16On sait que l’utilisation des prête-noms, les donations, les ventes fictives et les dettes fictives ont été monnaie courante pour préserver le patrimoine. Si nous ne savons cependant rien des prix pratiqués ni des acquéreurs, qui seraient sans doute (les uns et les autres) accessibles dans les actes civils publics, il est toutefois probable que la valeur des immeubles a plongé, et cela pour deux raisons. D’une part, on peut supposer que, à l’instar des familles juives contraintes de s’enfuir dans la France occupée, elles ont probablement négocié au plus juste l’aliénation de leurs propriétés, quand elles ont pu se désengager. D’autre part, beaucoup d’acheteurs potentiels n’étaient plus en capacité de négocier l’acquisition au même prix que précédemment. Le départ des représentants des grandes familles a tari les sources de revenus de la plupart des habitants, à commencer par tous ces fournisseurs étudiés par Natacha Coquery, qui vivaient plutôt bien dans leurs boutiques grâce au train de vie parfois exubérant de l’aristocratie. Ce n’est pas un hasard si Aix a perdu le quart de ses habitants, alors que la plupart de ces partants n’étaient pas des émigrés15.
17Que pouvait faire de son argent cette population aisée lorsqu’elle échappait à la confiscation pure et simple et se résolvait à vendre ? Soit – cas rare – réinvestir dans d’autres propriétés, soit mobiliser le capital pour d’autres formes de placements ou pour s’en servir afin de faire face aux dépenses courantes. Ainsi se poursuivait un processus, largement amorcé à la fin de l’Ancien Régime, à la fois de désengagement subi pour maintenir un train de vie dispendieux générateur d’endettement et de lente mais inexorable reconversion des fortunes immobilières vers d’autres investissements16.
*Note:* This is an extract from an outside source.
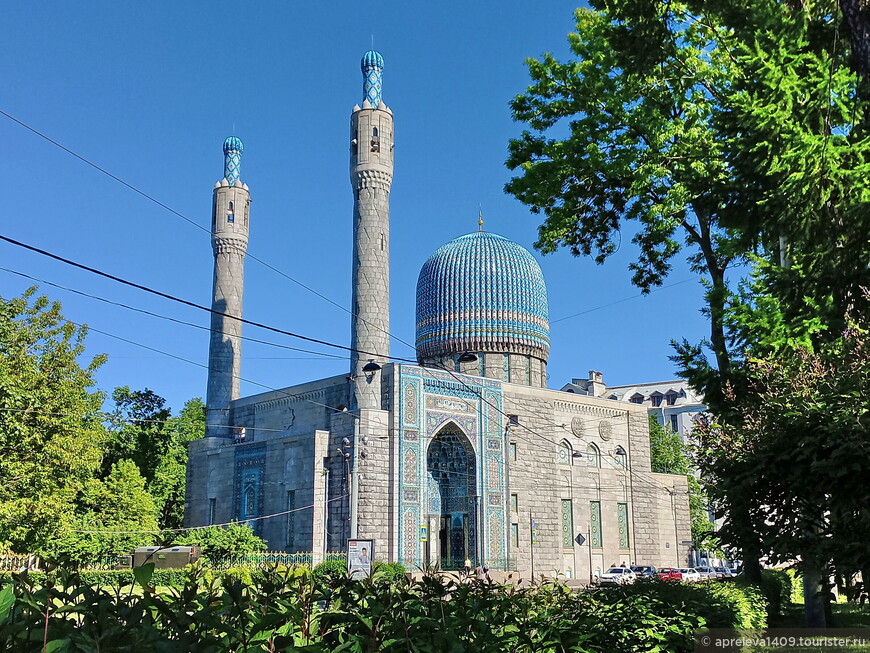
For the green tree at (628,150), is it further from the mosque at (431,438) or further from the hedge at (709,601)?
the mosque at (431,438)

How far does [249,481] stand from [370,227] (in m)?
11.5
18C’est du côté de la bourgeoisie marchande des ports bretons et de leurs stratégies d’acquisitions foncières et immobilières que nous entraîne Karine Audran. On sait que les familles négociantes, à Nantes (rue de la Fosse), à Bordeaux, à Saint-Malo comme à La Rochelle17, faisaient construire ou achetaient de belles demeures ou des hôtels particuliers au cœur de leur ville, et qu’ainsi, par ricochet, transitaient sur le marché des habitations somptueuses qui leur étaient destinées. Pas à tous, loin de là, en effet. Certaines propriétés étaient encore hors de portée de beaucoup de marchands, même les plus aisés, car il n’y avait pas de commune mesure entre le niveau de fortune de la plupart d’entre eux et celui que pouvaient afficher les membres des grandes fortunes aristocratiques. Seuls les plus opulents des armateurs pouvaient s’en approcher alors qu’ils glissaient doucement vers l’anoblissement. Or, ces propriétés inaccessibles étaient précisément offertes désormais à la convoitise de cette bourgeoisie, à des conditions généralement avantageuses, de surcroît, surtout pour les biens de seconde origine ; les acquéreurs pouvaient dès lors profiter également du déséquilibre né de cet afflux de biens sur le marché. Ces propriétés étaient d’autant plus attrayantes que le paiement comptant comme le solde réglable à crédit devaient avoir lieu en assignats destinés à se déprécier18.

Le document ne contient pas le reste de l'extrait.